**WHAT TO PRODUCE:** Repeat the data that follows verbatim. Images are not part of the copy.

**DATASET RECORDS:**
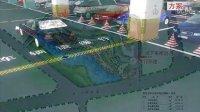 海口四季公园建筑与规划设计方案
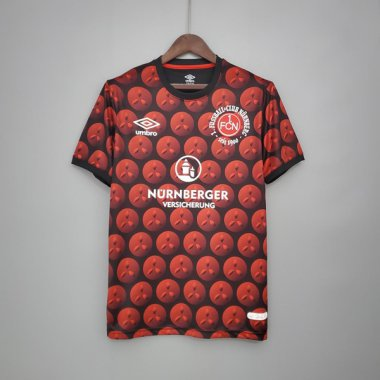 Nürnberg 120th version S-XXL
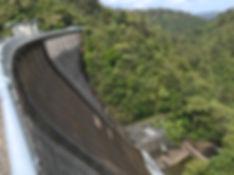 Upper Nihotupu Dam Face.jpeg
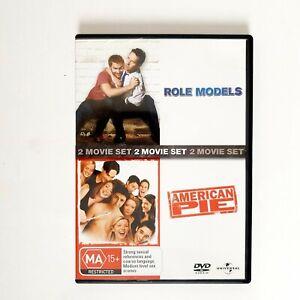 Role Models + American Pie 2 x Movie DVD Region 4 AUS Free Postage - Comedy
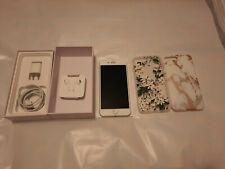 iphone 8 plus, Silver, 256GB Unlocked - Model A1897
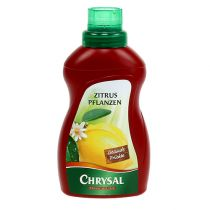 Chrysal citrusgødning 500 ml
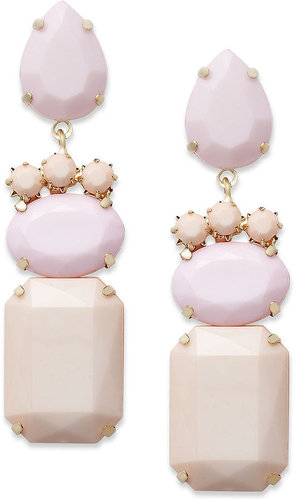 Bar III Earrings, Gold-Tone Pink Opaque Stone Drop Earrings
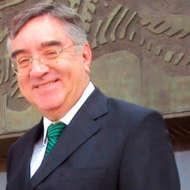 Gerardo Gil Valdivia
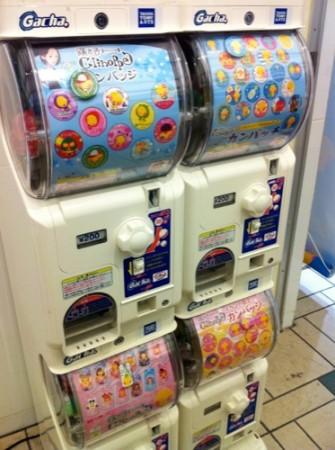 【レポート】東京駅・一番街いちばんプラザの「クリノッペショップ」に行ってみた5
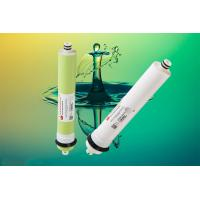Buy cheap 50gpd 75pgd 100gpd RO Filter ReplacementFor Reverse Osmosis Drinking Water System product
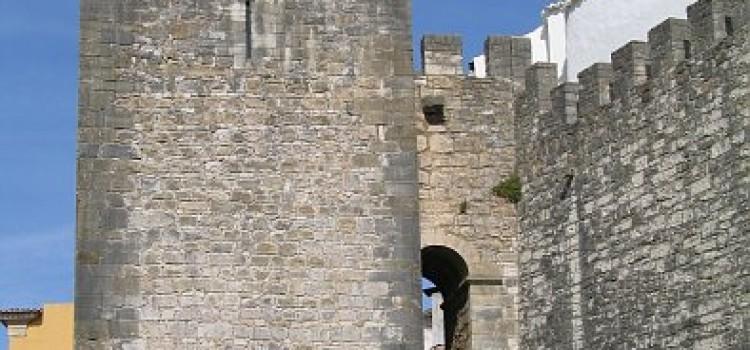 Castle of Loulé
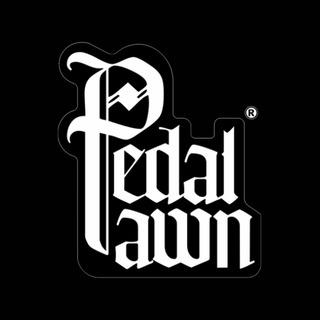 Pedal Pawn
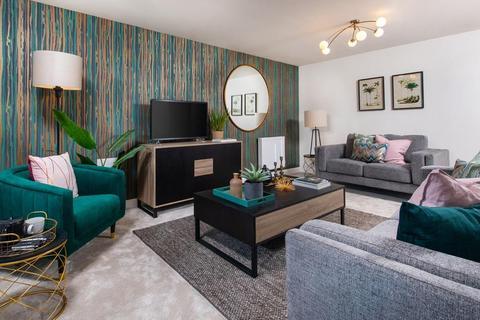 4 bedroom detached house for sale - Plot 134, Holden at Harland Park, Cottingham, Harland Way, Cottingham, COTTINGHAM HU16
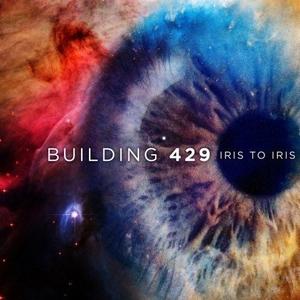 Iris To Iris album cover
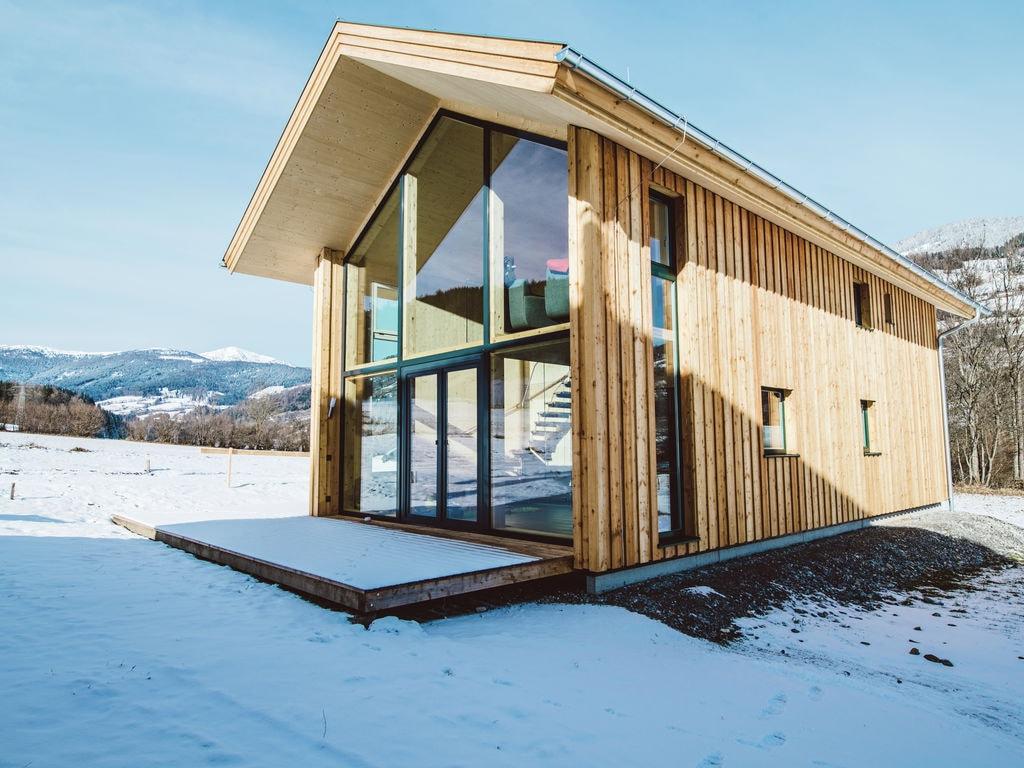 Ferienhaus Modernes Holzchalet in Sankt Georgen ob Murau mit Sauna (1082881), St. Georgen am Kreischberg, Murtal, Steiermark, Österreich, Bild 5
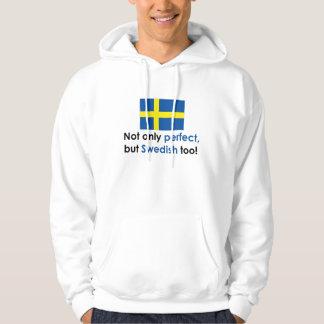 Perfect Swede Hoodie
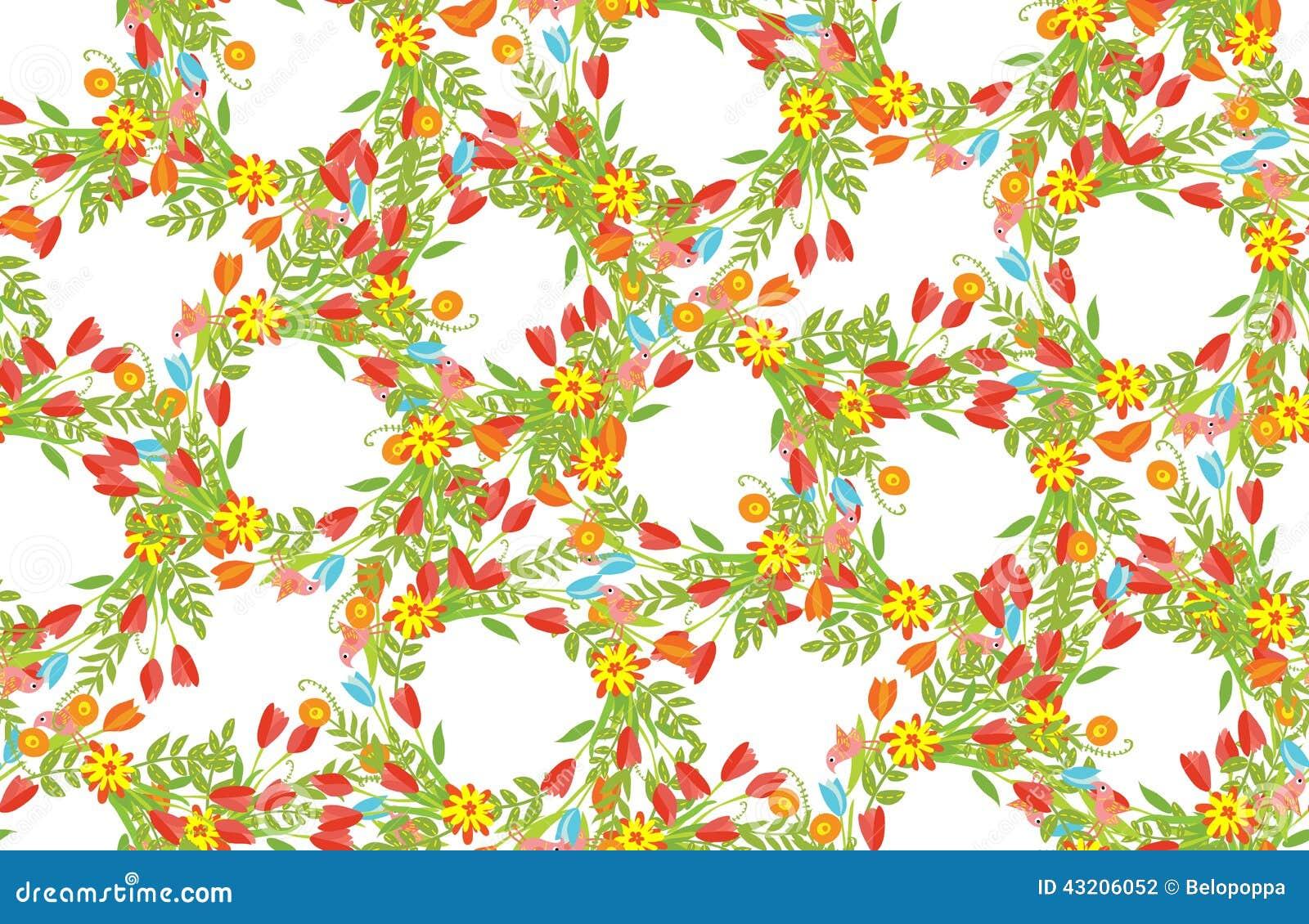 Download Blom- Ram Av Gulliga Retro Blommor Arkivfoto - Bild av blom, calligraphy: 43206052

**THE ANSWER:**
 海口四季公园建筑与规划设计方案
 Nürnberg 120th version S-XXL
 Upper Nihotupu Dam Face.jpeg
 Role Models + American Pie 2 x Movie DVD Region 4 AUS Free Postage - Comedy
 iphone 8 plus, Silver, 256GB Unlocked - Model A1897
 Chrysal citrusgødning 500 ml
 Bar III Earrings, Gold-Tone Pink Opaque Stone Drop Earrings
 Gerardo Gil Valdivia
 【レポート】東京駅・一番街いちばんプラザの「クリノッペショップ」に行ってみた5
Buy cheap 50gpd 75pgd 100gpd RO Filter ReplacementFor Reverse Osmosis Drinking Water System product
 Castle of Loulé
 Pedal Pawn
 4 bedroom detached house for sale - Plot 134, Holden at Harland Park, Cottingham, Harland Way, Cottingham, COTTINGHAM HU16
 Iris To Iris album cover
 Ferienhaus Modernes Holzchalet in Sankt Georgen ob Murau mit Sauna (1082881), St. Georgen am Kreischberg, Murtal, Steiermark, Österreich, Bild 5
 Perfect Swede Hoodie
 Download Blom- Ram Av Gulliga Retro Blommor Arkivfoto - Bild av blom, calligraphy: 43206052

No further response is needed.